### [Problem]
Start at the line that contains "In your view, does" in the listing below and extract every line through the last, exactly; leave pictures out.

▬▬▬

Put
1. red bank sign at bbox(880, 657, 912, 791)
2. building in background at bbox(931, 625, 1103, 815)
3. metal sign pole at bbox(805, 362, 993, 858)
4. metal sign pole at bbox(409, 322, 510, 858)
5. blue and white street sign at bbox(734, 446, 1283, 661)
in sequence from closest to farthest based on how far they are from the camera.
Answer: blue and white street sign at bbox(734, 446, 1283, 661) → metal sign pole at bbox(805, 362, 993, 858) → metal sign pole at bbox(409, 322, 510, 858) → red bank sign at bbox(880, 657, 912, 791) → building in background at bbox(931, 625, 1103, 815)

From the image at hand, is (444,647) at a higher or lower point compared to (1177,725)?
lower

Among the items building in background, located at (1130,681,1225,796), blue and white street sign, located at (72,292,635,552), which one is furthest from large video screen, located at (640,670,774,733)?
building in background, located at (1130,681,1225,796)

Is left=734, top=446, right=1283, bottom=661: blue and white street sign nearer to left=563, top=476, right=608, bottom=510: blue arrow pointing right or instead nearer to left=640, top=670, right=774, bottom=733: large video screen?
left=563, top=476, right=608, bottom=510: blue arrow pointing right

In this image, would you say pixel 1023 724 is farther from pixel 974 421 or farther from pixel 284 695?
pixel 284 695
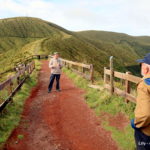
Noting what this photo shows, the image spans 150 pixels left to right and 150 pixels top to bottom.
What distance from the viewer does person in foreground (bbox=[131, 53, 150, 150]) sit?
2521mm

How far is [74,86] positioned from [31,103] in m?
3.84

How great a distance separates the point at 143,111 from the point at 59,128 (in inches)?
164

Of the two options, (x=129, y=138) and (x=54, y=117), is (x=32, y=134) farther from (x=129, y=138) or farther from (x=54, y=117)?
(x=129, y=138)

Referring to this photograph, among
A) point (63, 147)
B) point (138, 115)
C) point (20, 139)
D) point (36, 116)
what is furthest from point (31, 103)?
point (138, 115)

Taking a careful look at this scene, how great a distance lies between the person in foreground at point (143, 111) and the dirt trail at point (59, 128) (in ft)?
8.53

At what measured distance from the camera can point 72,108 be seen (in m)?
8.16

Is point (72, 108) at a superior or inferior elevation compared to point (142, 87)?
inferior

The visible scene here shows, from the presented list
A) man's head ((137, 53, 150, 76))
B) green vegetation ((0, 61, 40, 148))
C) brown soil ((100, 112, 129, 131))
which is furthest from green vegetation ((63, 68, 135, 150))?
man's head ((137, 53, 150, 76))

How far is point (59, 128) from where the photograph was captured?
20.7 feet

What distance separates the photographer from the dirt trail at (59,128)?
534cm

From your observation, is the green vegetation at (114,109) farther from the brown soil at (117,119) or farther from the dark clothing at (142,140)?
the dark clothing at (142,140)

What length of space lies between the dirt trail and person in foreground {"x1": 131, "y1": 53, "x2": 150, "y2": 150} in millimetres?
2600

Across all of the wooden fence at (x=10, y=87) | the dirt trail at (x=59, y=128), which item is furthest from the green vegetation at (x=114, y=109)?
the wooden fence at (x=10, y=87)

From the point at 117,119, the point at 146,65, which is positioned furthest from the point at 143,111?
the point at 117,119
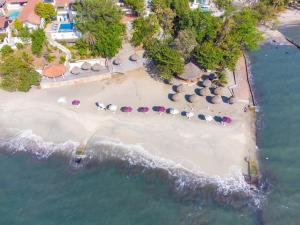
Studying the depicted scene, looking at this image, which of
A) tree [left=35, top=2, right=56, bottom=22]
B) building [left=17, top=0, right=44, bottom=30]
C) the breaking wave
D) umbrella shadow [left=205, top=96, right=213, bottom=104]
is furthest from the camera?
tree [left=35, top=2, right=56, bottom=22]

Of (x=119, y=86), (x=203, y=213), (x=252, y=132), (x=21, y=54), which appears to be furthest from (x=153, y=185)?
(x=21, y=54)

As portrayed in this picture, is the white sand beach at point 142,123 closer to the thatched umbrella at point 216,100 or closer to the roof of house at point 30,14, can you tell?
the thatched umbrella at point 216,100

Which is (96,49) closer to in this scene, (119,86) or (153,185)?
(119,86)

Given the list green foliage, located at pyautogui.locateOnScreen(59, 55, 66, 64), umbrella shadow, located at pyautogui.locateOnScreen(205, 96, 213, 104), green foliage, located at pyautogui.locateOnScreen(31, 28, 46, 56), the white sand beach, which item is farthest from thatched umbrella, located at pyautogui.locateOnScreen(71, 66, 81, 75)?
umbrella shadow, located at pyautogui.locateOnScreen(205, 96, 213, 104)

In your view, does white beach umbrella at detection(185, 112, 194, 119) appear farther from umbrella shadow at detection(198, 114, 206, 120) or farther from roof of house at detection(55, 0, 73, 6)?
roof of house at detection(55, 0, 73, 6)

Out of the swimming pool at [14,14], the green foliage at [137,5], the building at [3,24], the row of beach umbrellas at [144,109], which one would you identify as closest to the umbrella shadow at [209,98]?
the row of beach umbrellas at [144,109]

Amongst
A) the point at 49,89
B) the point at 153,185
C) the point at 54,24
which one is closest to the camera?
the point at 153,185
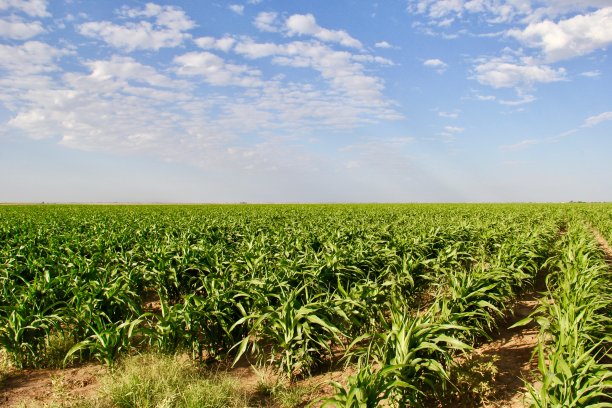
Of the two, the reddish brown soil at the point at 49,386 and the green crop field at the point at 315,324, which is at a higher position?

▬▬▬

### [Problem solution]
In your view, does white beach umbrella at detection(185, 112, 194, 119) appear farther from umbrella shadow at detection(198, 114, 206, 120) or farther from roof of house at detection(55, 0, 73, 6)?
roof of house at detection(55, 0, 73, 6)

Out of the swimming pool at [14,14], the green foliage at [137,5], the building at [3,24], the row of beach umbrellas at [144,109], which one would you identify as closest to the umbrella shadow at [209,98]?
the row of beach umbrellas at [144,109]

Amongst
A) the point at 49,89
B) the point at 153,185
C) the point at 54,24
which one is closest to the camera?
the point at 153,185
Of the two, the reddish brown soil at the point at 49,386 and the green crop field at the point at 315,324, which is at a higher position?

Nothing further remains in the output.